Dal Movimento NO MUOS una presa di posizione forte e decisa su quanto sta avvenendo nel nord della Siria. Una regione quella del Rojava abitata da sempre dal popolo curdo e da diverse altre minoranze etniche. Un popolo “senza stato”, quello del Rojava, ma è riuscito lo stesso a debellare le forze dello Stato islamico, realizzando un processo rivoluzionario straordinario che vede grandi protagoniste, le donne.
Il Movimento NO MUOS si schiera a fianco delle popolazioni aggredite e chiede un duro “boicotaggio”a quella che è l’economia di guerra turca: “impediamo la vendita di armi − “gridano” forte gli attivisti, nella loro nota che pubblichiamo integralmente − esigiamo la cessazione dei rapporti diplomatici con la Turchia.”
“Il Movimento NO MUOS è a fianco delle popolazioni della Siria del Nord in questo momento sotto l’attacco militare delle forze armate turche con l’avallo degli Stati Uniti e della NATO. Nella regione del Rojava, nel nord della Siria, vivono da sempre popolazioni di etnia curda, assieme ad altre minoranze (assiri, armeni, yazidi, cristiani, arabi, turcomanni, ecc.). Nel corso del lungo conflitto tra Stato siriano e Stato islamico, che ha coinvolto anche gli stati limitrofi, in Rojava è stato messo in atto un processo rivoluzionario con al centro le donne, l’ecologia, l’autogoverno amministrativo e l’autodifesa armata. Grazie a questo la regione ha potuto costruire diversi anni di pace, rimettere in piedi l’economia, definire rapporti di eguaglianza reale di genere, realizzare la convivenza attiva tra le varie etnie e fedi religiose presenti. Un esperimento rivoluzionario che ha permesso anche la giusta determinazione nella lotta contro l’Isis, appoggiato dallo Stato turco, da sempre nemico giurato dell’autodeterminazione del popolo curdo.
La lotta delle milizie combattenti curde, femminili, maschili e miste, è stata il vero punto di snodo nella vittoria contro lo Stato islamico. Vittoria a cui hanno contribuito anche le forze dei contingenti internazionali. La decisione di Trump di lasciare il terreno di confine occupato dalle sue truppe è stato un chiaro segnale di via libera al governo “dittatocratico” di Erdogan, che non vedeva l’ora di invadere la Siria del Nord per cancellare a suon di bombe e missili l’esperienza di autogoverno in atto e sostituire le popolazioni da sempre vissute in quelle terre con milioni di profughi arabi, attuando una vera e propria pulizia etnica. Tutto questo è già in atto.

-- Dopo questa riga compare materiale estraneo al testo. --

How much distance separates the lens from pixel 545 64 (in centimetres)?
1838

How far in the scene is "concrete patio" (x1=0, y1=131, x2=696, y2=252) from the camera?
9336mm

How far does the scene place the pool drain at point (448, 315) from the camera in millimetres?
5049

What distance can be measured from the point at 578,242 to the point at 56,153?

L’ONU, l’UE, i singoli governi delle diverse potenze mondiali e regionali, rispondono con chiacchiere e minacce fumose alla guerra scatenata dallo Stato turco che già sta mietendo centinaia di vittime. I curdi, ancora una volta lasciati soli, traditi, si stanno difendendo tenacemente: in ballo non c’è solo la loro vita, ma anche la loro libertà, la loro autodeterminazione, la loro esperienza rivoluzionaria oggi tra le più avanzate al Mondo nel tentativo di costruzione di una società senza classi, senza sfruttamento, senza discriminazioni di genere o religiose. Se ogni guerra è orribile e va ripudiata, quella in atto al confine tra Siria e Turchia, nelle aree curde, è qualcosa di peggio, perché non è la guerra tra due potenze, tra due governi, tra due sistemi capitalistici, ma tra una dittatura malamente camuffata e tuttavia ben pagata dall’occidente, che ci fa affari e la usa per mantenere bloccati milioni di migranti, e una popolazione infinitamente più piccola, malamente armata, ma forte della volontà di resistere e di desiderare quel Mondo nuovo che stava cercando di concretizzare.

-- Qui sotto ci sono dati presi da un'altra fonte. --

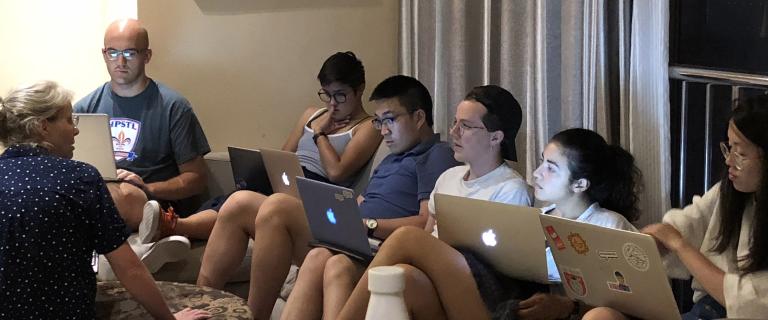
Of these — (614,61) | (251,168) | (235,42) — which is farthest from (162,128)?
(614,61)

L’UE ha finanziato con sei miliardi di euro il macellaio terrorista Erdogan per sequestrare milioni di profughi siriani e kurdi, ignorando per anni la violazione dei loro diritti umani e il diritto d’asilo, nonostante l’eroica resistenza kurda abbia sconfitto il dilagare dei terroristi dell’Isis.
Noi che siamo in prima linea nella lotta contro il militarismo, in Sicilia incarnato dal MUOS e dalle basi militari USA e NATO, ci sentiamo colpiti come le popolazioni della Siria del Nord dall’arroganza della Turchia e dalla complicità più o meno velata degli Stati e dei loro organismi internazionali, compreso quello italiano. Questa guerra ci riguarda e ci consideriamo mobilitati a fianco delle popolazioni aggredite. Boicottiamo l’economia di guerra turca, impediamo la vendita di armi, esigiamo la cessazione dei rapporti diplomatici con la Turchia.
Viva la resistenza delle milizie di autodifesa della Siria del Nord e di tutto il popolo sotto attacco. NO PASARAN!”